By Elizabeth Kolbert, Bloomsbury, January 15, 2015, 978-1408851241

The Sixth Extinction is the period in which we live. Humans are killing off species in geologic time, just like the other five mass exinctions. Elizabeth Kolbert documents that this is happening and has been happening for millenia and why. This isn’t an industrial age problem: we are the problem. (Machines don’t cause extinction, people do.)

We’ve only recently begun to understand the meaning on extinction. It’s a relatively new concept, and our understanding of what happened when evolved rather rapidly with the discovery of the iridium layer in 1980. We have only just begun to confirm the anthropocene extinction, which is the primary subject of Kolbert’s book.

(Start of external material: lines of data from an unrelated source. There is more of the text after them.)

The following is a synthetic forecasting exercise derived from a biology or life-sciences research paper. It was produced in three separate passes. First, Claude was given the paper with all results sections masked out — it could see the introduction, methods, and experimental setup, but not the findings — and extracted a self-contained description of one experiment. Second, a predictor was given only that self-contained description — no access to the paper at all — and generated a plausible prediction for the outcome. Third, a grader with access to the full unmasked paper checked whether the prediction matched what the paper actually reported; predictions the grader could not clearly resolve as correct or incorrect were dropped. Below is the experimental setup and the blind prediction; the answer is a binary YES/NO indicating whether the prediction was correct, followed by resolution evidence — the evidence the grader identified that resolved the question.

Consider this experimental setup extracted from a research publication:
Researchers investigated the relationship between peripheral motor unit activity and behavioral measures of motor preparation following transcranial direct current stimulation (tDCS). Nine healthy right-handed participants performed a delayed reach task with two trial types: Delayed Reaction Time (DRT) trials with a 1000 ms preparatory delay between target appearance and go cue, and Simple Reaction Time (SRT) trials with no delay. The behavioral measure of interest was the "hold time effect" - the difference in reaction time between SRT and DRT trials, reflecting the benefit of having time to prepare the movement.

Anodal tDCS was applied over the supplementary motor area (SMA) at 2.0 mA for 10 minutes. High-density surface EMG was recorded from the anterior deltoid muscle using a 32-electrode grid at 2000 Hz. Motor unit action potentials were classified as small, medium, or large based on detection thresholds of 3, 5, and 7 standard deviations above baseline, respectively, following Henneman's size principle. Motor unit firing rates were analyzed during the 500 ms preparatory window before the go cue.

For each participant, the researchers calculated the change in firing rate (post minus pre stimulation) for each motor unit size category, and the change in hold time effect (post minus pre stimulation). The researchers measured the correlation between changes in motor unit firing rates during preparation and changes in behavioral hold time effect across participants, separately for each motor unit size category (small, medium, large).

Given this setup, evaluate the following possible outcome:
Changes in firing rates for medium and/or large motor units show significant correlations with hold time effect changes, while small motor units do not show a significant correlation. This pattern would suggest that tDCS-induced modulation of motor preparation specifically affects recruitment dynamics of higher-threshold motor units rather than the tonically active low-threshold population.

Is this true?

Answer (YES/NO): NO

This is an excellent summary of the science. I plowed through it in five days, which is unusual for me. It was recommended by Dylan who was assigned it for a geology class at Colorado College. I highly recommend it.

[k252] Such wholesale losses have led paleontologists to surmise that during mass extinction events–in addition to the so-called Big Five, there have been many lesser such events–the usual rules of survival are suspended. Conditions change so drastically or so suddenly (or so drastically and so suddenly) that evolutionary history counts for little. Indeed, the very traits that have been most useful for dealing with ordinary threats may turn out, under such extraordinary circumstances, to be fatal.

[k975] But human-caused extinction is of course troubling for many reasons, some of which have to do with Darwin’s own theory, and it’s puzzling that a writer as shrewd and self-critical as Darwin shouldn’t have noticed this.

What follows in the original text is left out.